> Data in this exercise:
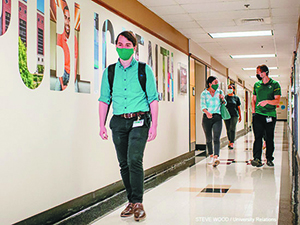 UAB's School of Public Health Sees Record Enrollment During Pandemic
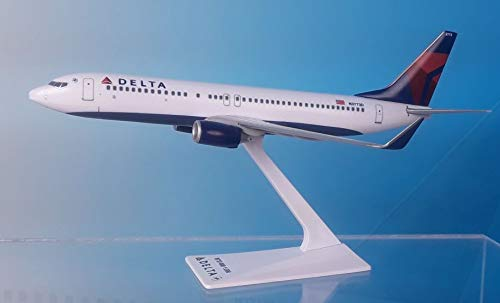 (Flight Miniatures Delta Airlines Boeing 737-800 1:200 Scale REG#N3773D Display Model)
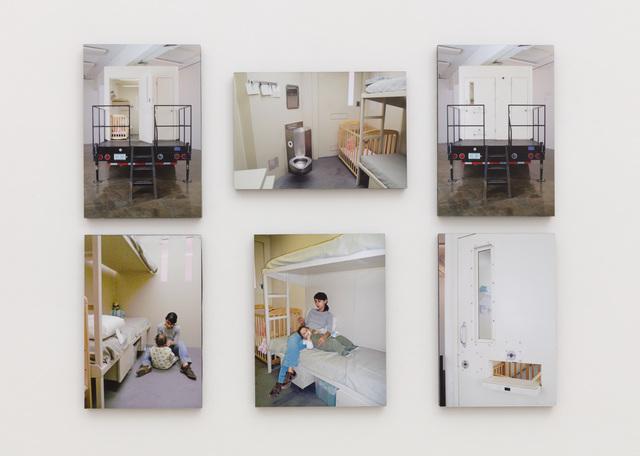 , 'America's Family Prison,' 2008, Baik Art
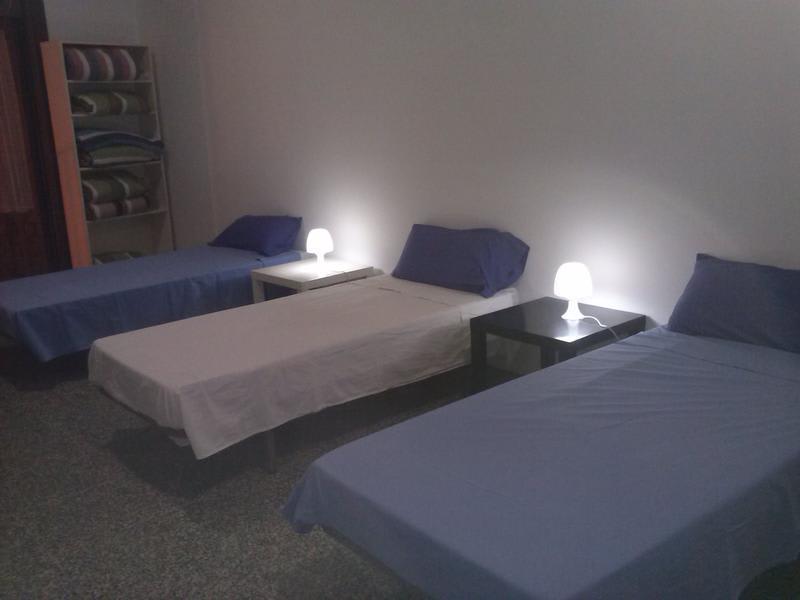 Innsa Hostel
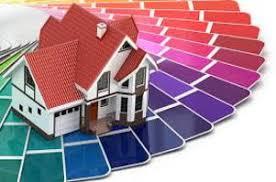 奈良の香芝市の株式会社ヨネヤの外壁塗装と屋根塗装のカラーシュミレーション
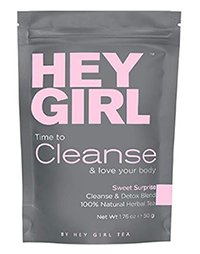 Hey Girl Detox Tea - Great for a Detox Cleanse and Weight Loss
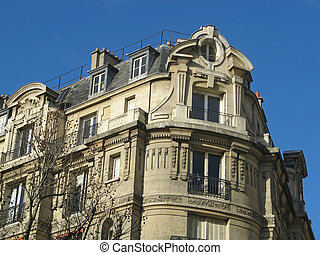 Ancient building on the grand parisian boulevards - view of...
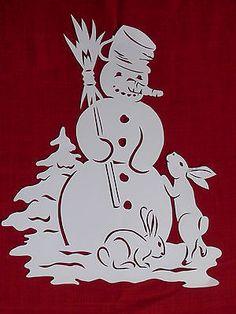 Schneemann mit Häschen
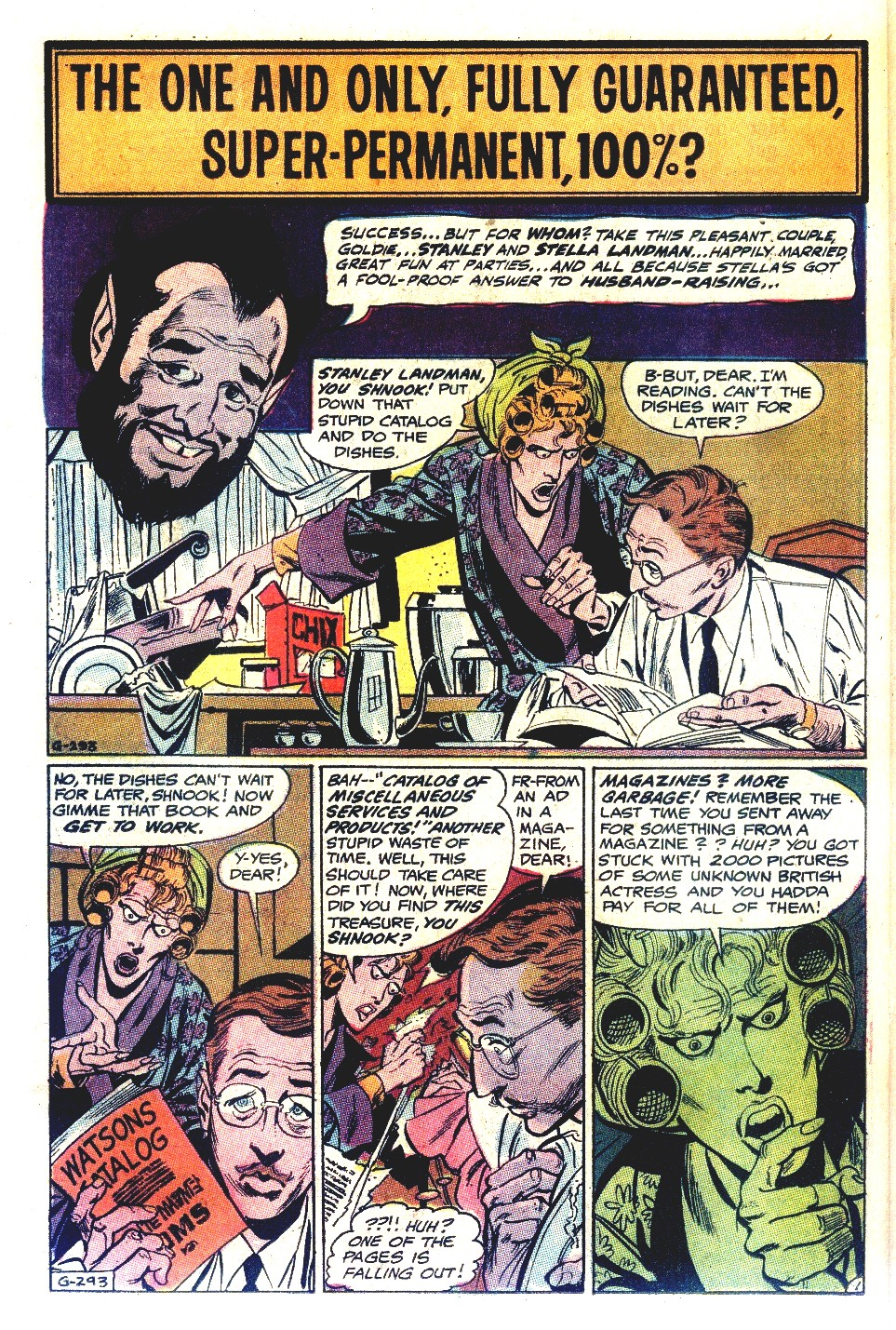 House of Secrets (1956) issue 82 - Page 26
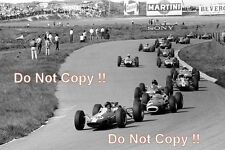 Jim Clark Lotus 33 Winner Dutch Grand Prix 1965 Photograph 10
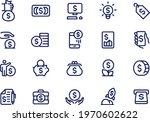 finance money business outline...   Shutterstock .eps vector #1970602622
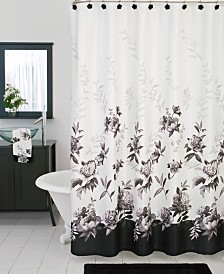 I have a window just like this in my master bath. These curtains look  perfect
...
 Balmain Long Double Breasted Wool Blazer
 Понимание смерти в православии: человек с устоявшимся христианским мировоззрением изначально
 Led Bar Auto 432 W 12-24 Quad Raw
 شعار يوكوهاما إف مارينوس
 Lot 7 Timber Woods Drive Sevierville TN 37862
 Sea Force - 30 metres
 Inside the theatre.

> To do: Repeat, without pictures, exactly the lines of the data above from the one containing "Ancient building on" through the one containing "I have a window", including both and adding nothing.

> Solved problem:
 Ancient building on the grand parisian boulevards - view of...
 Schneemann mit Häschen
 House of Secrets (1956) issue 82 - Page 26
 Jim Clark Lotus 33 Winner Dutch Grand Prix 1965 Photograph 10
 finance money business outline...   Shutterstock .eps vector #1970602622
 I have a window just like this in my master bath. These curtains look  perfect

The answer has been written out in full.